_Excerpt to read_:

# No bark utlra sonic trainer



## kodie (Aug 24, 2004)

I was looking through KVvet supply mag... and came across these collars that make sounds to stop barking... i was wondering do you think these will work for a dog that barks all the time? Kodie has barking issues BIG time. I wouldnt really put the collar on him (it prob wont fit anyway) but i was wondering if the sound might work. I have tried everything else... can with marbles in it, the water bottle thing, a firm NO, EVERYTHING! Anyone know any info on these things?? BTW.. I am NOT talking about the collars that SHOCK your dog!


----------



## mee (Jul 17, 2004)

ive tried it a few years ago on my american cocker spaniel

nope it never worked, she started to get more stubborn for the sound and she started barking louder !!!

also after using them it seemed inhumane so i wouldnt recommend them









goodluck with Kodie tho, im sure he'll be fine without the collar


----------



## jmm (Nov 23, 2004)

I've never heard of it working, sorry. A citronella collar may work. I personally would recommend training him to do an alternative behavior.


----------



## Zoes mom (Jan 22, 2005)

I saw one of those in a pet store once, gave me the willies, I don't think that's the way to go. I would definately take another route.


----------



## k/c mom (Oct 9, 2004)

> _Originally posted by Kodie_@Jan 26 2005, 01:41 PM
> *I was looking through KVvet supply mag... and came across these collars that make sounds to stop barking... i was wondering do you think these will work for a dog that barks all the time?  Kodie has barking issues BIG time.  I wouldnt really put the collar on him (it prob wont fit anyway) but i was wondering if the sound might work.  I have tried everything else... can with marbles in it, the water bottle thing, a firm NO, EVERYTHING!  Anyone know any info on these things??  BTW.. I am NOT talking about the collars that SHOCK your dog!

_Entries shown_:
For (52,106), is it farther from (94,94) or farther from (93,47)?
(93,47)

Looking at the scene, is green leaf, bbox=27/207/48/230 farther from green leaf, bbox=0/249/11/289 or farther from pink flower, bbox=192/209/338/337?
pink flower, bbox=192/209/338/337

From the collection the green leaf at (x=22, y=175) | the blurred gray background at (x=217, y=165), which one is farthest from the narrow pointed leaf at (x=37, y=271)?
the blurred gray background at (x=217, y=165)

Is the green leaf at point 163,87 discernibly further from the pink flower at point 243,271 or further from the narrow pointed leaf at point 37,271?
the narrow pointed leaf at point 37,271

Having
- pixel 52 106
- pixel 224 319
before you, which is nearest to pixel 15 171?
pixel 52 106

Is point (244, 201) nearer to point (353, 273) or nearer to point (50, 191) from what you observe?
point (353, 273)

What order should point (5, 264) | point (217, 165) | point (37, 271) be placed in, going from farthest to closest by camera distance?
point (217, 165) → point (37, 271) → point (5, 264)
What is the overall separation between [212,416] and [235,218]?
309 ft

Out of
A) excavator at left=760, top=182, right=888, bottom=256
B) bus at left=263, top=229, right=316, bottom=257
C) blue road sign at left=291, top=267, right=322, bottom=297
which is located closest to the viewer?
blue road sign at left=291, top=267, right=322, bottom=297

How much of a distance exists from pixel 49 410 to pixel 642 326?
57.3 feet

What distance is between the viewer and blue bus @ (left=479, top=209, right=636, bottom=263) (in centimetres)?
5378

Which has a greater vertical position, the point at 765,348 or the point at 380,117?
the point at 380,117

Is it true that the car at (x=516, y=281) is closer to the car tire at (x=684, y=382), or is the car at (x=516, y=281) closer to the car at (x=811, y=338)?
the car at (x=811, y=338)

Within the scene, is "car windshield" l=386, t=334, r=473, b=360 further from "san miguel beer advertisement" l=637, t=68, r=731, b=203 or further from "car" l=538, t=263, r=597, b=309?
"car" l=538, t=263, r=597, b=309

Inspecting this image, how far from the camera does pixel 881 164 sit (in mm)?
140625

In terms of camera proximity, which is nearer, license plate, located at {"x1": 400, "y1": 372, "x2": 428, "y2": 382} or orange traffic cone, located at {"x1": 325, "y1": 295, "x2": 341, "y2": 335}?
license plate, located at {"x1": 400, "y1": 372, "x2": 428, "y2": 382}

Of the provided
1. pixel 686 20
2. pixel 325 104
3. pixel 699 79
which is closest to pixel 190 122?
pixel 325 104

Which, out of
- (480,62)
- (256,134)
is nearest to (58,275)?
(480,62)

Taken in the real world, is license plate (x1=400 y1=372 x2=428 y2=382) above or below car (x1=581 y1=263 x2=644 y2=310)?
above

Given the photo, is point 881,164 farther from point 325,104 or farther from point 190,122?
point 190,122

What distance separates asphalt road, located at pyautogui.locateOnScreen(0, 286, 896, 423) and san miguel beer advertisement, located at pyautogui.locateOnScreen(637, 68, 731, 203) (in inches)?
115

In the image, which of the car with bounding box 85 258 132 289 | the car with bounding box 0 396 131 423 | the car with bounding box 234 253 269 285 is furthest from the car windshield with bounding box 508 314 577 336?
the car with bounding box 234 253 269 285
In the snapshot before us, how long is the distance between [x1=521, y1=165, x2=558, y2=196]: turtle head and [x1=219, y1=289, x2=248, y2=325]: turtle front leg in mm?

_Problem_: Reproduce word for word the stretch of the no-bark collar thread from "## jmm (Nov" through "an alternative behavior.".

_Answer to this task_:
## jmm (Nov 23, 2004)

I've never heard of it working, sorry. A citronella collar may work. I personally would recommend training him to do an alternative behavior.